■ **Passage for review**:
>>
Now, one might expect that you would be a random mosaic of bits inherited from your two parents, and that these would vary between individuals – half the population would inherit a particular trait from their fathers, and the rest would inherit it from their mothers. It seems not. Instead, it turns out that some bits are always inherited from your mother and other bits always inherited from your father. The genes seem to know where they have come from, and which of them should switch themselves off (be ‘silent’ in the technical jargon).

The surprise is what happens in your brain. In an experimental study of natural genetic deficits in rats, Barry Keverne and his colleagues at Cambridge University found that animals with no maternal chromosomes lacked a fully developed neocortex, whereas those with no paternal chromosomes lacked a fully developed limbic system. This process whereby one set of genes is always ‘silenced’ is known as ‘genomic imprinting’. Although the mechanisms involved are not yet fully understood, it seems that, in effect, individual genes ‘know’ whether they were paternal or maternal genes.

This finding gels rather neatly with another recent study. Rob Barton from Durham University and his colleagues have shown that, across the broad range of primate species, the size of a species’ neocortex correlates best
[Page 15]
with the number of females in the group, whereas the size of the limbic system (part of the emotional response mechanism) correlates better with the number of males in the group. Since the number of females that a species can sustain in a typical group mainly reflects the females’ social skills, this makes sense because the neocortex is related to social skills. On the other hand, in most primate species, male–male relationships are based more on competition for dominance rank (which is what allows males to be successful in the mating game), and this understandably has much more to do with males’ willingness to fight.
<<
■ **Dataset records**:
>>
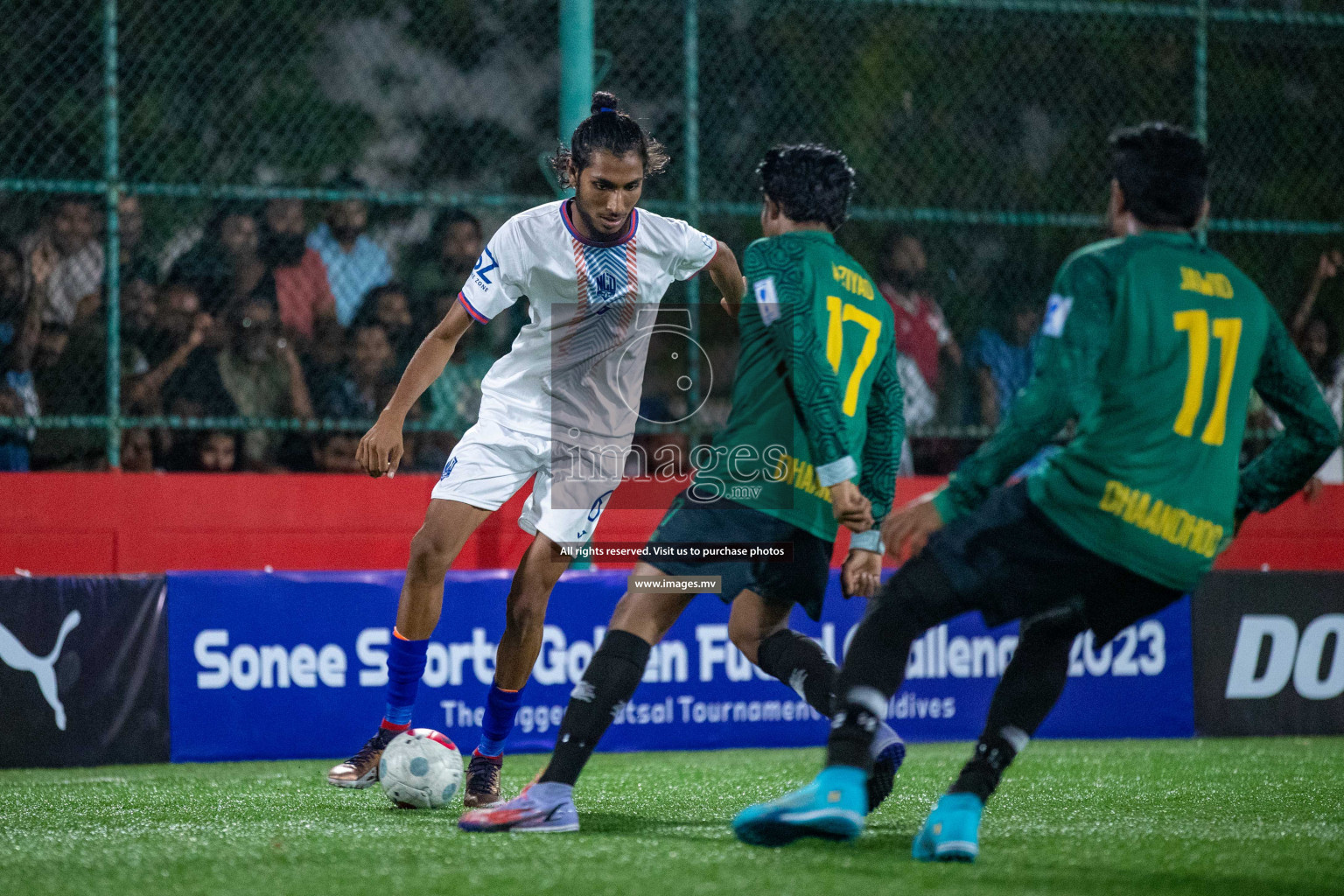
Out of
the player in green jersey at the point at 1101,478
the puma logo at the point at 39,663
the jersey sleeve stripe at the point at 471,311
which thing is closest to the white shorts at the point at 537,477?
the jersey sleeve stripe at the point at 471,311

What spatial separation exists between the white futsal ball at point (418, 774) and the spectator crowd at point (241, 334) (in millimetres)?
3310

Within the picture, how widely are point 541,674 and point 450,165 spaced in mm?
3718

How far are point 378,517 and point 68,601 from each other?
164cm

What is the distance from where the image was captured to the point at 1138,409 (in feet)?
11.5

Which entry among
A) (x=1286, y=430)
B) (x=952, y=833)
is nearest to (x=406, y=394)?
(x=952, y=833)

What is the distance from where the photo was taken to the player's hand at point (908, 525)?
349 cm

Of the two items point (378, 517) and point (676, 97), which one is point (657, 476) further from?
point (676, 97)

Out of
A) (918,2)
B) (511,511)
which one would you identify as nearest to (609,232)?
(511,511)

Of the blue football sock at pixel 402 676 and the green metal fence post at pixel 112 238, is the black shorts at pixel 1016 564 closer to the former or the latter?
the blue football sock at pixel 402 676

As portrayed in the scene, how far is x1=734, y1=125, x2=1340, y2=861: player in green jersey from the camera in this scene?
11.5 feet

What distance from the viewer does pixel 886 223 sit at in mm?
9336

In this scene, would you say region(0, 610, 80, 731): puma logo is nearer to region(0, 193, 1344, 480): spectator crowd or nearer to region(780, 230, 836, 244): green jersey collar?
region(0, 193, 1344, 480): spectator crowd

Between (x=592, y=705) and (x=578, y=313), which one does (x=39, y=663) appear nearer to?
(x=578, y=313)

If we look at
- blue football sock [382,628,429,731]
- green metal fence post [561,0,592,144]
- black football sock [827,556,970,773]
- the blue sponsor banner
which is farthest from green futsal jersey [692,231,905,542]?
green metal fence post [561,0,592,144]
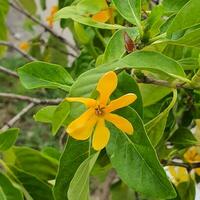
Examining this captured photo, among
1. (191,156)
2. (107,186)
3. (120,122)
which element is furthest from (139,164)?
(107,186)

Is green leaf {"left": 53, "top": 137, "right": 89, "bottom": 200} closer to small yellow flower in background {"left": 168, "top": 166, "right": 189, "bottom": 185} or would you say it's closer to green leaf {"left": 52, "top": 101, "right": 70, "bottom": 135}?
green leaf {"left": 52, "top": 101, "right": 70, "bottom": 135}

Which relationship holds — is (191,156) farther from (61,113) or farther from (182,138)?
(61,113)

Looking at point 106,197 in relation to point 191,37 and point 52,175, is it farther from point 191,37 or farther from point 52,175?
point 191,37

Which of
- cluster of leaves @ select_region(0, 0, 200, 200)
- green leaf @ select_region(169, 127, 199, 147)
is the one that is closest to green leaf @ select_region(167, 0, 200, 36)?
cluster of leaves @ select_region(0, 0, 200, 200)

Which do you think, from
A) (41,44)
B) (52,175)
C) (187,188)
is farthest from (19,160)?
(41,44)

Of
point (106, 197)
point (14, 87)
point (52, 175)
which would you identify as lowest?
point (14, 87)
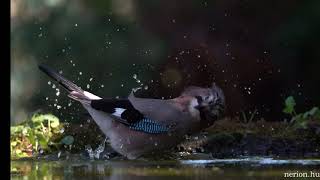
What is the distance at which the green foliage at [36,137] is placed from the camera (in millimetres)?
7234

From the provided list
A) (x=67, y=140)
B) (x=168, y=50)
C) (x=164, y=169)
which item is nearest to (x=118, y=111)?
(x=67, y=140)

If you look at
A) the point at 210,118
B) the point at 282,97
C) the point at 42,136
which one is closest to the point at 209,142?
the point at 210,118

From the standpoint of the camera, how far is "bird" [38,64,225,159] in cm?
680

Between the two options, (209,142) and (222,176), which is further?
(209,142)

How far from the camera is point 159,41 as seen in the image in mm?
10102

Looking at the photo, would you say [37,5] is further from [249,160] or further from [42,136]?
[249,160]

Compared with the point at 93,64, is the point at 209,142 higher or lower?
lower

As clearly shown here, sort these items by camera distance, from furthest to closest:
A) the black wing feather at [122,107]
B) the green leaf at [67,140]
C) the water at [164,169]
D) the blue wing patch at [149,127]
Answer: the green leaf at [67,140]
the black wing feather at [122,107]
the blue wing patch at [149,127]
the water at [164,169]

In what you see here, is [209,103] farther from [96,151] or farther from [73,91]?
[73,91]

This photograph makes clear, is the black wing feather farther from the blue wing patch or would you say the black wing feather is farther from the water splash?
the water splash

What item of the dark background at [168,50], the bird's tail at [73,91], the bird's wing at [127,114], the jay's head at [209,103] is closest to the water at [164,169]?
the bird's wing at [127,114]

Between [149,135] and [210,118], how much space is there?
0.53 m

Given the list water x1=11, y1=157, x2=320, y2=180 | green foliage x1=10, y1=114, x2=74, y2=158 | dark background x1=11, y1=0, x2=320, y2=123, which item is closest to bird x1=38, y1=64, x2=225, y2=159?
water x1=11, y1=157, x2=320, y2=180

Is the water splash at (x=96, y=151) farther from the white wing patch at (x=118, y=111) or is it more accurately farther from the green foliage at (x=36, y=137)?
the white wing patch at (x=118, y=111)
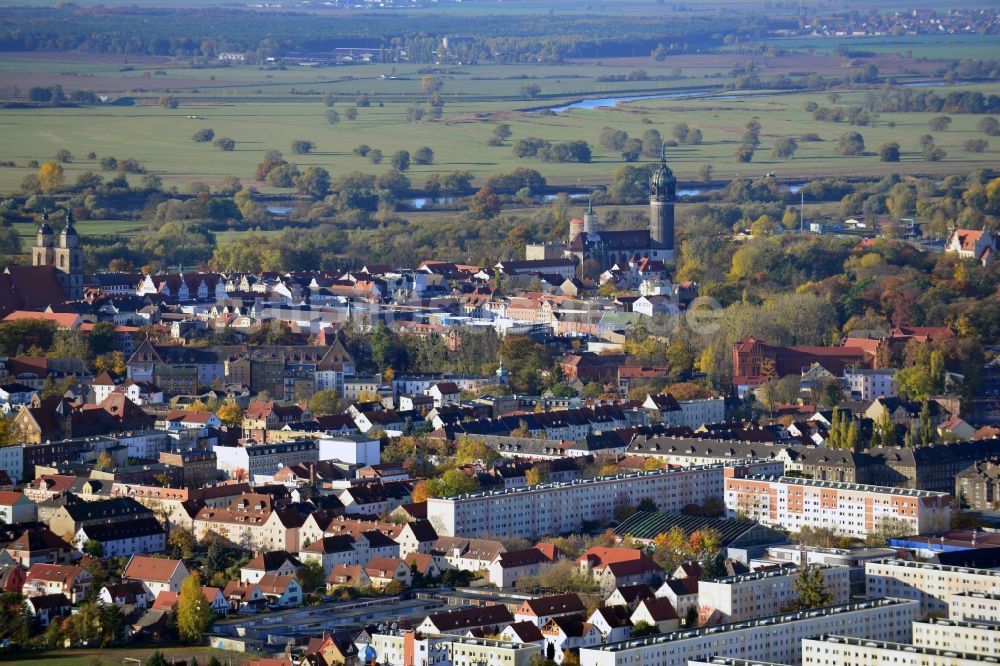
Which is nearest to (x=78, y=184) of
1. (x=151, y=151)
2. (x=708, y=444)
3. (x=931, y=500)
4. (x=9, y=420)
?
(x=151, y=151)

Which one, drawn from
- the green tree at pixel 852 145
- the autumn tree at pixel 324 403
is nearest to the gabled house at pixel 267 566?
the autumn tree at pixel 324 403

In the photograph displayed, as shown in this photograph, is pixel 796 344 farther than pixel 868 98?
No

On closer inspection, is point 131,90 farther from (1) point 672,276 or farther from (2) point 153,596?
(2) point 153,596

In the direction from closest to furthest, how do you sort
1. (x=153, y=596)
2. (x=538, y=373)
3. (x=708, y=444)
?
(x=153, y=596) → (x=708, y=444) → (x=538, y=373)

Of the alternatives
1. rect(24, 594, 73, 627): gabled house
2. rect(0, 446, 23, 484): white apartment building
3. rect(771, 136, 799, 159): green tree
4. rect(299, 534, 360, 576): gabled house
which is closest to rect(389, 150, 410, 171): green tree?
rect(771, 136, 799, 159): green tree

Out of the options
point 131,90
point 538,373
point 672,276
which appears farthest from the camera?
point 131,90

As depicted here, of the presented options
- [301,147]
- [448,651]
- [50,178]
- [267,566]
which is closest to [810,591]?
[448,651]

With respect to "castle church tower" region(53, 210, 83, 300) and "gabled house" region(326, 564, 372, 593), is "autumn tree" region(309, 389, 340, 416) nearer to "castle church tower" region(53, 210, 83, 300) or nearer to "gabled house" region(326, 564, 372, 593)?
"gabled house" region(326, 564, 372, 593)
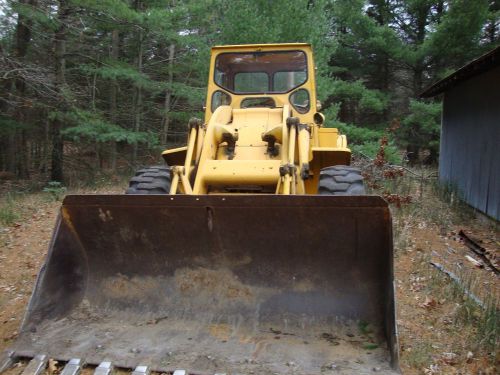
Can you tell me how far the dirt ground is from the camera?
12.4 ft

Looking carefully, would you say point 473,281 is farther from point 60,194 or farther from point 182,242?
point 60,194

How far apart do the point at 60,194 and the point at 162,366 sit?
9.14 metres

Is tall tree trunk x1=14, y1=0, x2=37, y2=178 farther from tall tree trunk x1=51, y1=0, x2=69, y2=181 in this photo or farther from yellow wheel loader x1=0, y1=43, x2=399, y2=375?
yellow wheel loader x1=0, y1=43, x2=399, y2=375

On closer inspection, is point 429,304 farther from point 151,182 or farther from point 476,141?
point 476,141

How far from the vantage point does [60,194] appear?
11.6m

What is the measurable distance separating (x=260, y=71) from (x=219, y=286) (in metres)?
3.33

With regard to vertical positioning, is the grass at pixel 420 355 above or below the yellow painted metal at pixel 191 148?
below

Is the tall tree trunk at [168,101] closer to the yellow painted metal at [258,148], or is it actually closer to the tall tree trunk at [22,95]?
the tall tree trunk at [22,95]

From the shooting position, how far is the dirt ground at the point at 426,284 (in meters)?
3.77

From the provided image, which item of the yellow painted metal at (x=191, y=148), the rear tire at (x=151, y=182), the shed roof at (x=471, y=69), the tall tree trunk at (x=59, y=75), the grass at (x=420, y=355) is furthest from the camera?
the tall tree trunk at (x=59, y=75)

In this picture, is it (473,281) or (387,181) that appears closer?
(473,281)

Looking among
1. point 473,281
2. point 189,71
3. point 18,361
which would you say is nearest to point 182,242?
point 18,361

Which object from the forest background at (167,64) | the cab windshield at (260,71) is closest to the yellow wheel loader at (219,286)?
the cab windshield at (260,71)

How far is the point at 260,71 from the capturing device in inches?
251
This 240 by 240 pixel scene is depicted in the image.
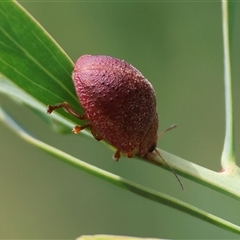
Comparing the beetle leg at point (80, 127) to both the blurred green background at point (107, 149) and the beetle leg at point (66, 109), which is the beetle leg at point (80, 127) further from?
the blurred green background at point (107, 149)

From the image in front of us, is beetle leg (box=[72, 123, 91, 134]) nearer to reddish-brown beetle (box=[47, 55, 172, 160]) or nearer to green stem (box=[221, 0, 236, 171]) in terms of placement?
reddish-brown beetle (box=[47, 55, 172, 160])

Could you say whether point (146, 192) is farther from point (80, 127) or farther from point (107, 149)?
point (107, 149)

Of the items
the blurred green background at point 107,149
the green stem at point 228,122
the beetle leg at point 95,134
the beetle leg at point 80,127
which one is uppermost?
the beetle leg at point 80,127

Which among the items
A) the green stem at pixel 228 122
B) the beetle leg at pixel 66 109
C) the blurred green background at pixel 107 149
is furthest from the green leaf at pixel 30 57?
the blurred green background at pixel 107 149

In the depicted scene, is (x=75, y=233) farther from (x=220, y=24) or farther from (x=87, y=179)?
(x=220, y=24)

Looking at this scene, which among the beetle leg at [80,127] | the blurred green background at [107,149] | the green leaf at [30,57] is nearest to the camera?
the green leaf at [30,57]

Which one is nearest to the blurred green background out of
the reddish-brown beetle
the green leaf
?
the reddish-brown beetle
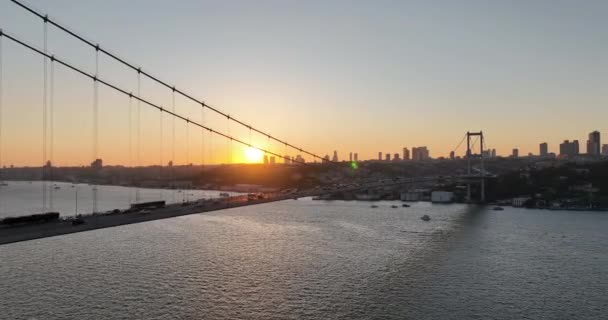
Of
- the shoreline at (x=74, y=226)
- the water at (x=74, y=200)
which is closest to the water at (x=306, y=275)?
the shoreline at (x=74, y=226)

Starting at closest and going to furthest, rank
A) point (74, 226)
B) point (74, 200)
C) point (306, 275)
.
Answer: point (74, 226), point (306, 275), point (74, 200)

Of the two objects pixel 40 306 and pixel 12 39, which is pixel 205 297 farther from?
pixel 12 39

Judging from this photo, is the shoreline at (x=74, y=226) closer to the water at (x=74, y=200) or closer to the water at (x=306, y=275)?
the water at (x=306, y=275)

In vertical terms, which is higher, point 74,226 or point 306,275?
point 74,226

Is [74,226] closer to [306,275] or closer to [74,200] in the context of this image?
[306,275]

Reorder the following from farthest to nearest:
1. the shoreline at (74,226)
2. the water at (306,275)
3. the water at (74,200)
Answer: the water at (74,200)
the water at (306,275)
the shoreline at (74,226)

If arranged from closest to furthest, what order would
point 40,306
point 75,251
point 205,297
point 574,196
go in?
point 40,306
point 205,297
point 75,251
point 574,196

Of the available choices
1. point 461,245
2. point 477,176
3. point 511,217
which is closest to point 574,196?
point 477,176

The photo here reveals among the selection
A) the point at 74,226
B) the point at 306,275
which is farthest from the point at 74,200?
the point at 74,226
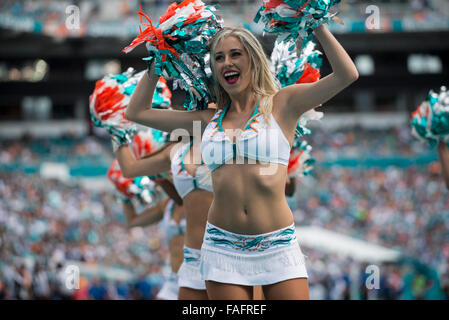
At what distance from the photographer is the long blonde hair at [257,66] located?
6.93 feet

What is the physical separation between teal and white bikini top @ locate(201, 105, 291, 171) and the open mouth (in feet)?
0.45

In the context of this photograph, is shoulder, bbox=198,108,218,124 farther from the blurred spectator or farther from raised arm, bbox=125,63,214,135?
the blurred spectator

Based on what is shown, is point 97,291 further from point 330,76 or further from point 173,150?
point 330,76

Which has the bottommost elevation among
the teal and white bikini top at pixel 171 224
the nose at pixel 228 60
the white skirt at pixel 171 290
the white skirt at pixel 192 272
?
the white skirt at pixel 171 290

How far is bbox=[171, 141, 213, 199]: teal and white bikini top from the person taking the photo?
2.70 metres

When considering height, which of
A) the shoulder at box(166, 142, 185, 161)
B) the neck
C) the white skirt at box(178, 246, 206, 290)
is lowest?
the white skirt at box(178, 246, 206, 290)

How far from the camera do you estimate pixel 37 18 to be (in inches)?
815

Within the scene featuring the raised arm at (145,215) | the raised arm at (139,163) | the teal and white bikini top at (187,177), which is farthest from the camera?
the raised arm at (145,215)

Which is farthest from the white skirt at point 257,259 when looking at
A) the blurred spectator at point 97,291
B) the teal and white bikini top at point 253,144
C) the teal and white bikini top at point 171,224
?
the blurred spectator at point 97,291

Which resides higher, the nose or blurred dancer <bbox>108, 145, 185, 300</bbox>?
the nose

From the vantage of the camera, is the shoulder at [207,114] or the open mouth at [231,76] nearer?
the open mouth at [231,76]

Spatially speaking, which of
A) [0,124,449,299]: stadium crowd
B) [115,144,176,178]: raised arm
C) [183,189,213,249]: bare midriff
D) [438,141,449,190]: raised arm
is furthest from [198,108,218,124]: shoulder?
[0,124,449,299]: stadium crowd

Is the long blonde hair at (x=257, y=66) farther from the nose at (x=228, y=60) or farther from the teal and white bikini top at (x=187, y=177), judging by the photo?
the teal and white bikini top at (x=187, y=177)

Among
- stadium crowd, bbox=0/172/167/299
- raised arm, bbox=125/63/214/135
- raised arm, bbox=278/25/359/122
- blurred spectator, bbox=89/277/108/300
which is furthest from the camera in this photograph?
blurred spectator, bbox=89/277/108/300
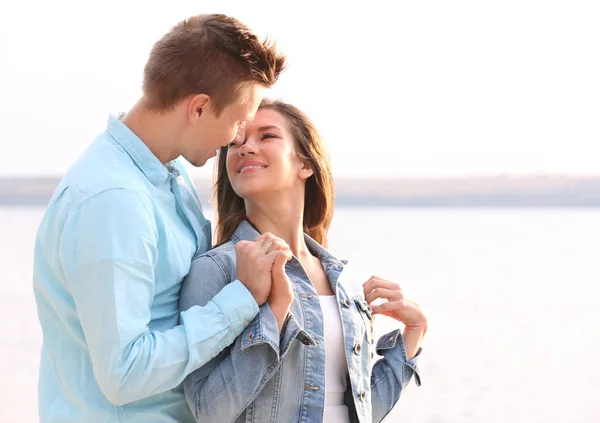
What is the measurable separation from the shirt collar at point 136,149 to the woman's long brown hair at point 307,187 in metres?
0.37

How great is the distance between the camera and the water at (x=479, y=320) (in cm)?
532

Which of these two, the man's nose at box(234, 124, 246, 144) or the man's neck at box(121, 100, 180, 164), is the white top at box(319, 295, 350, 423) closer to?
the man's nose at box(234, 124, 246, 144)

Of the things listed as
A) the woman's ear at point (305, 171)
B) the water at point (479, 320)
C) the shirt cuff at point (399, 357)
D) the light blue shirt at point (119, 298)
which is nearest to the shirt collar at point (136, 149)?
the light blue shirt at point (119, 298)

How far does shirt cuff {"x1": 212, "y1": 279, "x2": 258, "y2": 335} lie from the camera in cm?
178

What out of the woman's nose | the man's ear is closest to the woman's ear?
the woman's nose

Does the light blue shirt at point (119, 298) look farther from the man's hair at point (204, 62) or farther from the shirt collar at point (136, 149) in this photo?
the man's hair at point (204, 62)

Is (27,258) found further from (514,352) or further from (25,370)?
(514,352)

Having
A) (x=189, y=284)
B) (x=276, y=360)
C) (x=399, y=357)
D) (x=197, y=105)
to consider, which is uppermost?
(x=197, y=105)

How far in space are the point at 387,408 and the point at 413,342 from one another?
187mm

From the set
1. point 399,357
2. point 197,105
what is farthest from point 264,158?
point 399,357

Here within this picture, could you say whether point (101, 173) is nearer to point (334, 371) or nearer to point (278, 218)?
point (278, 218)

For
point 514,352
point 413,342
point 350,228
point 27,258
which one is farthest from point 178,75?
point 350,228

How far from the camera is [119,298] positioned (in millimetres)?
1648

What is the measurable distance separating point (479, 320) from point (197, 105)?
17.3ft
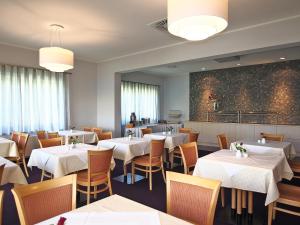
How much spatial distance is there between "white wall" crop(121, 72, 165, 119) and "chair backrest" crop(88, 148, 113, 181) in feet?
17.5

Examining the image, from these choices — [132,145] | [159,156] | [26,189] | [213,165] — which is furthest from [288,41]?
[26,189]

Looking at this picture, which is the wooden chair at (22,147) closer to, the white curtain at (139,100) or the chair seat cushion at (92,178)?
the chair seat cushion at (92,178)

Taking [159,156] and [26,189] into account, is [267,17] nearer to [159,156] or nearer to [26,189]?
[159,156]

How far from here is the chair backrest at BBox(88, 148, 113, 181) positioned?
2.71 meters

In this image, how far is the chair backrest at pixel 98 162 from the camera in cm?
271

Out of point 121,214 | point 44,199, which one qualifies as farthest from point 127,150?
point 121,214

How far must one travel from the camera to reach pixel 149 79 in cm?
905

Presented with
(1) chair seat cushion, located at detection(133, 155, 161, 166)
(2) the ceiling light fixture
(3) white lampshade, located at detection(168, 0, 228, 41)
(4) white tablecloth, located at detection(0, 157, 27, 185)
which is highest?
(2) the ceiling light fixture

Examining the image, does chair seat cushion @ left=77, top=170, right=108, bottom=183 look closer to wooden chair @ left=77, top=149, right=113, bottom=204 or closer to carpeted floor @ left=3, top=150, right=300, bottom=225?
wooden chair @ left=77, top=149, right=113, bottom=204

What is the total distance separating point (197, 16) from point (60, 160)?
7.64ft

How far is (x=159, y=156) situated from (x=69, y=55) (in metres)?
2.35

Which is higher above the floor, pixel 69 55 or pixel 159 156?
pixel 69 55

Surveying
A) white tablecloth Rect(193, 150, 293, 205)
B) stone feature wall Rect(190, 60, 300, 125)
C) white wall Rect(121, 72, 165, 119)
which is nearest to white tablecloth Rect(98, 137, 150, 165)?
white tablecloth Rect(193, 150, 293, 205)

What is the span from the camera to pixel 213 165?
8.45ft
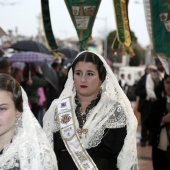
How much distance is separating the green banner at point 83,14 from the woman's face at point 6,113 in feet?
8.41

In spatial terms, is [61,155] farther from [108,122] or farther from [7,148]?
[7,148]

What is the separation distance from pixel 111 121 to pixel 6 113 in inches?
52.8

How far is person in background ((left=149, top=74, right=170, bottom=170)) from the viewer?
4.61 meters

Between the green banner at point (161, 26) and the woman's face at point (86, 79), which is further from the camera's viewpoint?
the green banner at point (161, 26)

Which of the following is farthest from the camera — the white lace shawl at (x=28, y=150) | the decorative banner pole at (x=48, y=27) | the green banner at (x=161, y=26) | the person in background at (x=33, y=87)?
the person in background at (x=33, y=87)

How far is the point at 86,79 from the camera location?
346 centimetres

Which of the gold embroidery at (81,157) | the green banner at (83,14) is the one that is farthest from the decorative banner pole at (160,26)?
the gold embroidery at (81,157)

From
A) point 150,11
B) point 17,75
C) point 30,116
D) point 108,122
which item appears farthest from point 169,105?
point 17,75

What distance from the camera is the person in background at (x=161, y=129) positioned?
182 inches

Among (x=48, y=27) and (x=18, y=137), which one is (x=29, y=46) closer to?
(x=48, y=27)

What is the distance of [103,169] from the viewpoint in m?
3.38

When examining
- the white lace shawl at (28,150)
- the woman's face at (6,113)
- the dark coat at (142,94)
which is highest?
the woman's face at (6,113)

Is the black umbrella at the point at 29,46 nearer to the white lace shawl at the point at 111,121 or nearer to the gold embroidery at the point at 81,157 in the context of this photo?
<<
■ **Activities**:
[a] Answer these about the passage on genomic imprinting, one per line:
(i) At which university were Barry Keverne and his colleagues?
(ii) What did rats with no paternal chromosomes lack?
(iii) In the study by Rob Barton and his colleagues, the size of the limbic system correlates better with what?
[b] Which words or phrases does the passage on genomic imprinting set in single quotation marks? List every one.

■ **Outputs in order**:
[a]
(i) Cambridge University
(ii) A fully developed limbic system
(iii) The number of males in the group

[b]
‘silent’
‘silenced’
‘genomic imprinting’
‘know’